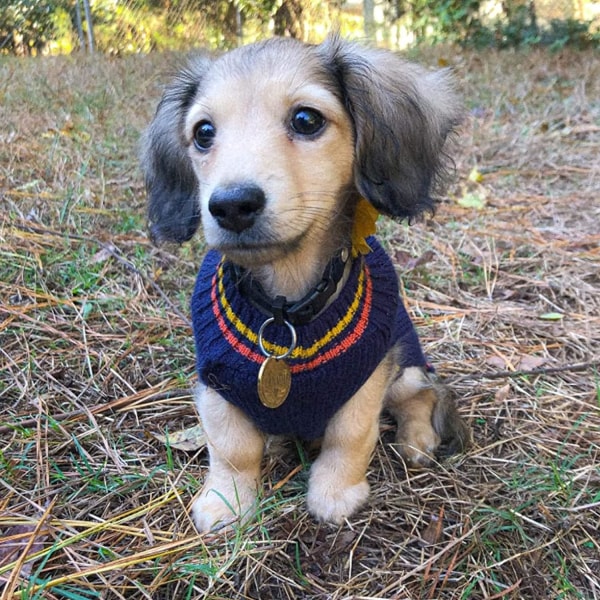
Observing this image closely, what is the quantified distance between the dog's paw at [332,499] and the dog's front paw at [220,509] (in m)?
0.19

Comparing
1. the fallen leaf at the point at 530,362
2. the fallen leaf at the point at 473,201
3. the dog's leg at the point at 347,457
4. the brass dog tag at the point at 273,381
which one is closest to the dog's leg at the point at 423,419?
the dog's leg at the point at 347,457

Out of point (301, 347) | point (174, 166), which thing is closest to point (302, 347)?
point (301, 347)

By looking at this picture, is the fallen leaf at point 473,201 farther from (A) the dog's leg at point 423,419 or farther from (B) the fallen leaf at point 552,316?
(A) the dog's leg at point 423,419

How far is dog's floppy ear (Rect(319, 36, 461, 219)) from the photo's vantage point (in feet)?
6.11

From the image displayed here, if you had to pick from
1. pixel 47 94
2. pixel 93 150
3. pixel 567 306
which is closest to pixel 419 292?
pixel 567 306

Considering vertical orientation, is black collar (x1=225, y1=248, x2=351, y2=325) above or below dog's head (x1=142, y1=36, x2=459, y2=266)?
below

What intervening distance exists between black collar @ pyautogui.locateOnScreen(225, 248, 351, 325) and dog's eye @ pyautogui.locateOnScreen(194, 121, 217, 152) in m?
0.36

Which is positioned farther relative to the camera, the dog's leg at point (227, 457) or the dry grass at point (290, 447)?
the dog's leg at point (227, 457)

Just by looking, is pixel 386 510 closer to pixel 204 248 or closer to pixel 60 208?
pixel 204 248

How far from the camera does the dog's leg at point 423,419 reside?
224cm

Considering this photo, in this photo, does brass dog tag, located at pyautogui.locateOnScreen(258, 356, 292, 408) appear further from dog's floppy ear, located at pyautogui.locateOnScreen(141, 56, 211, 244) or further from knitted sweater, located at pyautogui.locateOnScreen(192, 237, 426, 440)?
dog's floppy ear, located at pyautogui.locateOnScreen(141, 56, 211, 244)

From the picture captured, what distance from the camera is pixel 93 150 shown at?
4535 mm

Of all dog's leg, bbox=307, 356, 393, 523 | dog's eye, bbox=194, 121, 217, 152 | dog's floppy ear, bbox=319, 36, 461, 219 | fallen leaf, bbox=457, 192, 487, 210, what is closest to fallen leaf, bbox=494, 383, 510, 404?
dog's leg, bbox=307, 356, 393, 523

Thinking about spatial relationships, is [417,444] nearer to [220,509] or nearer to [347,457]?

################

* **DO THIS**
Could you rewrite the whole listing above with "fallen leaf" swapped for "autumn leaf" everywhere it appears and nothing else changed, leaving the pictures out?

* **SOLUTION TO THIS PROBLEM**
Observing this image closely, what is the quantified distance between the dog's paw at [332,499] and the dog's front paw at [220,509] (in m)?
0.19

Comparing
1. the autumn leaf at the point at 530,362
2. the autumn leaf at the point at 473,201
3. the dog's leg at the point at 347,457
4. the brass dog tag at the point at 273,381
which one is closest to the dog's leg at the point at 423,419?
the dog's leg at the point at 347,457

Out of point (301, 347) | point (174, 166), which thing is closest to point (302, 347)?
point (301, 347)

By looking at this picture, is the autumn leaf at point 473,201 farther from (A) the dog's leg at point 423,419 or farther from (B) the autumn leaf at point 552,316?
(A) the dog's leg at point 423,419

How far is dog's floppy ear (Rect(319, 36, 461, 219)) from the photo's vantage point (in feet)?
6.11

From the image displayed here, if you had to pick from
1. pixel 47 94
2. pixel 93 150
3. pixel 567 306
which is closest to pixel 419 292?
pixel 567 306

Considering vertical orientation, is black collar (x1=225, y1=248, x2=351, y2=325) above or below dog's head (x1=142, y1=36, x2=459, y2=266)?
below

What intervening distance exists between black collar @ pyautogui.locateOnScreen(225, 248, 351, 325) and dog's eye @ pyautogui.locateOnScreen(194, 121, 217, 152) in m?
0.36

Which is positioned farther relative to the camera, the dog's leg at point (227, 457) or the dry grass at point (290, 447)?
the dog's leg at point (227, 457)

Just by looking, is pixel 386 510 closer to pixel 204 248 or closer to pixel 60 208?
pixel 204 248

How far from the camera does the dog's leg at point 423,419 reside?
224cm

Considering this photo, in this photo, does brass dog tag, located at pyautogui.locateOnScreen(258, 356, 292, 408) appear further from dog's floppy ear, located at pyautogui.locateOnScreen(141, 56, 211, 244) or further from knitted sweater, located at pyautogui.locateOnScreen(192, 237, 426, 440)?
dog's floppy ear, located at pyautogui.locateOnScreen(141, 56, 211, 244)

From the picture captured, what distance from the camera is pixel 93 150 shown at?
4535 mm

Of all dog's leg, bbox=307, 356, 393, 523 | dog's eye, bbox=194, 121, 217, 152 | dog's floppy ear, bbox=319, 36, 461, 219 | autumn leaf, bbox=457, 192, 487, 210, what is closest to autumn leaf, bbox=494, 383, 510, 404?
dog's leg, bbox=307, 356, 393, 523

Thinking about spatial relationships, is [417,444] nearer to [220,509] or nearer to [347,457]?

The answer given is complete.